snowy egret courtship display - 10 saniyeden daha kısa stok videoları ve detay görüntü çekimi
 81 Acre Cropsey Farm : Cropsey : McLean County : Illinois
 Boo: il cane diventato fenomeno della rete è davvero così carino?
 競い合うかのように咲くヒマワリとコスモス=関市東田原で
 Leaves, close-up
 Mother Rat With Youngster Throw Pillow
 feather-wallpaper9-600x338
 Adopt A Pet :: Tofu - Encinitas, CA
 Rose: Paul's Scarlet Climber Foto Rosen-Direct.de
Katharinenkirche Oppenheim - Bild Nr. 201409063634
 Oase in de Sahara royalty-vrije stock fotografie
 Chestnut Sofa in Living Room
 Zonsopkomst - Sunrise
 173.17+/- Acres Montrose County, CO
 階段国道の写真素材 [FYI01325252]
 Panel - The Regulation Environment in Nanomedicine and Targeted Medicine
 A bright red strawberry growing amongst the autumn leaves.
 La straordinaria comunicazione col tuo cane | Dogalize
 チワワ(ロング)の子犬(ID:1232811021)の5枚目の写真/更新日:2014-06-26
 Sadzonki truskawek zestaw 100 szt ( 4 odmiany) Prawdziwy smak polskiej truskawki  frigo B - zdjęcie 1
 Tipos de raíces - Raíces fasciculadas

☆ ☆ ☆ ☆ ☆ ☆ ☆

◆ **About this task**
Reproduce word for word the material above, beginning with the line that contains "Boo: il cane" and ending with the line that contains "Katharinenkirche Oppenheim - Bild".

◆ **Exercise response**
 Boo: il cane diventato fenomeno della rete è davvero così carino?
 競い合うかのように咲くヒマワリとコスモス=関市東田原で
 Leaves, close-up
 Mother Rat With Youngster Throw Pillow
 feather-wallpaper9-600x338
 Adopt A Pet :: Tofu - Encinitas, CA
 Rose: Paul's Scarlet Climber Foto Rosen-Direct.de
Katharinenkirche Oppenheim - Bild Nr. 201409063634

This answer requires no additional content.